2018年、ブロックチェーン業界では昨年流行ったHODL(暗号通貨を保有し続けるHOLDの意)からBUIDL(アプリケーションを作り上げるBUILDの意)へシフトをしています。

具体化を持ち始めるEthereumの代名詞

Ethereumは、その歴史を振り返るとローンチから1年目は、その代名詞が「ビットコイン2.0」でしたが、近年は代名詞が「オープンファイナンス」「クリプトコレクティブ」「DApps」になってきています。


(引用:  https://tokeneconomy.co/visions-of-ether-590858bf848e )

ネットワークの代名詞が「ビットコイン2.0」という具体性には欠けたものから、これらに移り変わっていることは、やはり実態も具体性があるものが出来上がりつつあります。

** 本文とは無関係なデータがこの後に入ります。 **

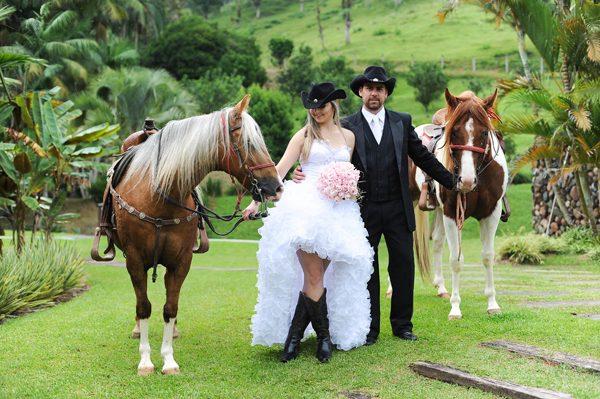 Vestuário casamento country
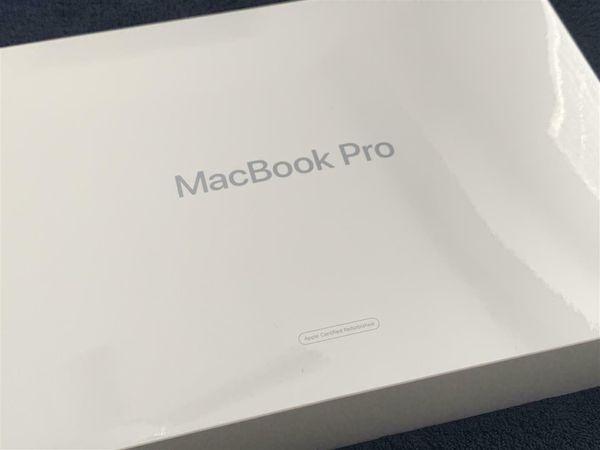 15.4-inch MacBook Pro 2.6GHz 6-core i7 2.6Ghz Touchbar 2019 16gb Ram 256gb ssd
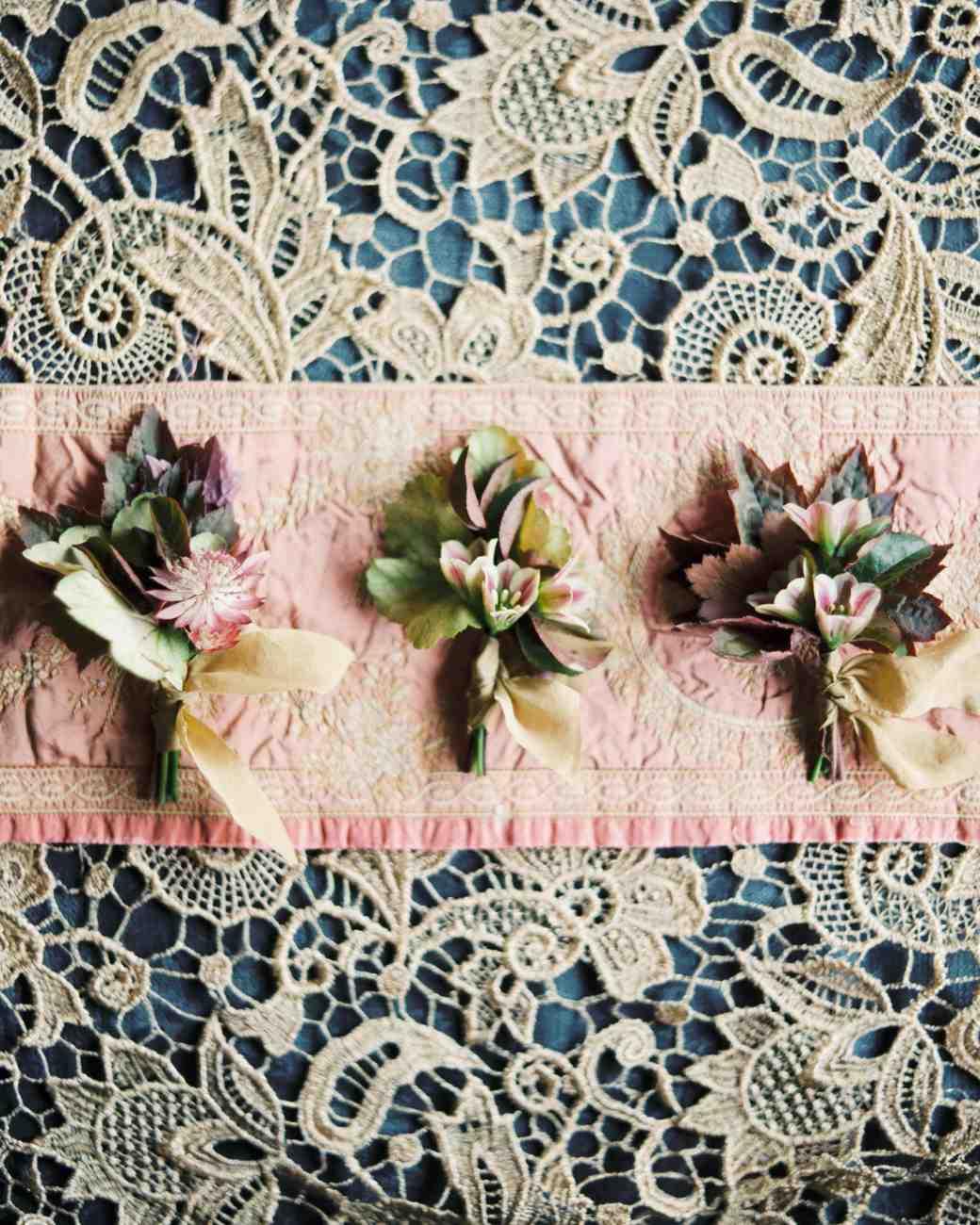 ginny-andrew-wedding-boutonnieres-0046-s112676-0216.jpg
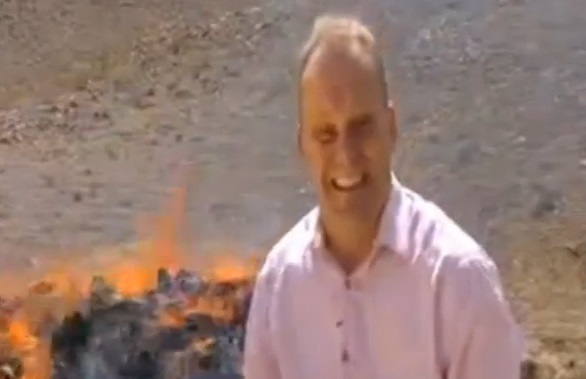 Un journaliste drogué malgré lui en plein reportage (vidéo)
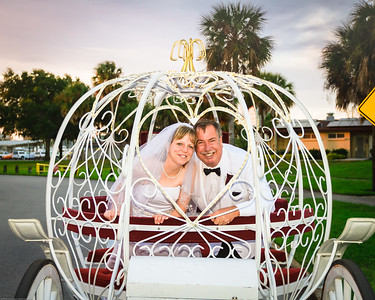 supple_wedding_carriage_ride_1051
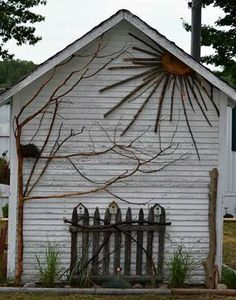 garden shed decor | Artistic decor gardening shed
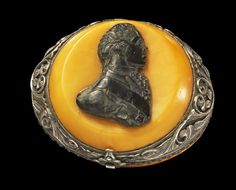Ovate tobacco box, made of amber, mounted on it a cameo of black stone showing the portrait bust of Tzar Paul I, the son of the Russian tzarina Katharina II. Russia, about 1800 A.D.
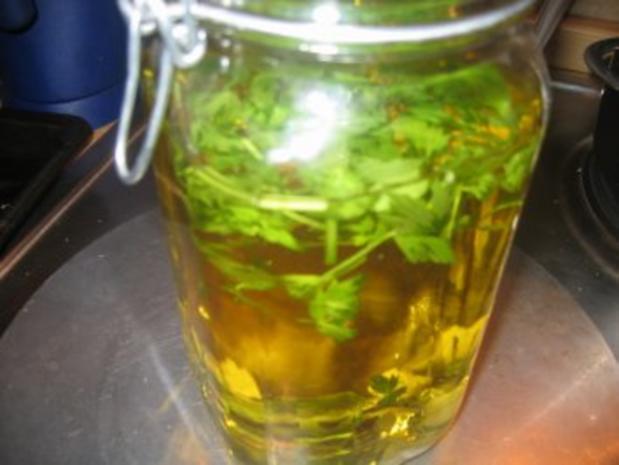 Verschiedenes: Liebstöckel-Knoblauch-Öl - Rezept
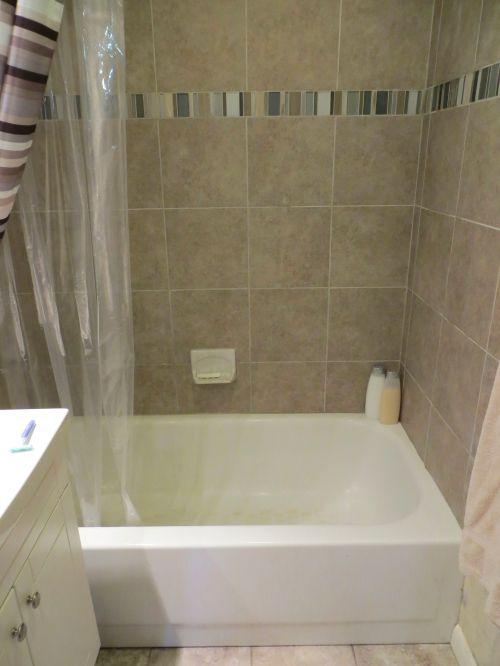 8.5 Hall bath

下記のツイートでは、Ethereumのキラーアプリとして、7つのテーマが紹介されており、本コラムではそれらを解説します。

7つのEthereumのキラーアプリ

1. Crowdfunding (ICOs)

Ethereumにおいてキラーアプリの一つはICOであることは否定できないでしょう。
2017年はICOバブルという年で、様々なプロジェクト二桁Millionの資金調達を実施しました。
技術的には、グローバルでトランザクションが送れ、スマートコントラクトによって必ず平等な条件でトークンを配布することができ、それが可視化されているのがオンチェーンでICOを行うことのメリットです。
最も2018年末時点において、資金調達の中心はICOからプライベートセールなどに移っていることを下記のブログで詳しく説明しています。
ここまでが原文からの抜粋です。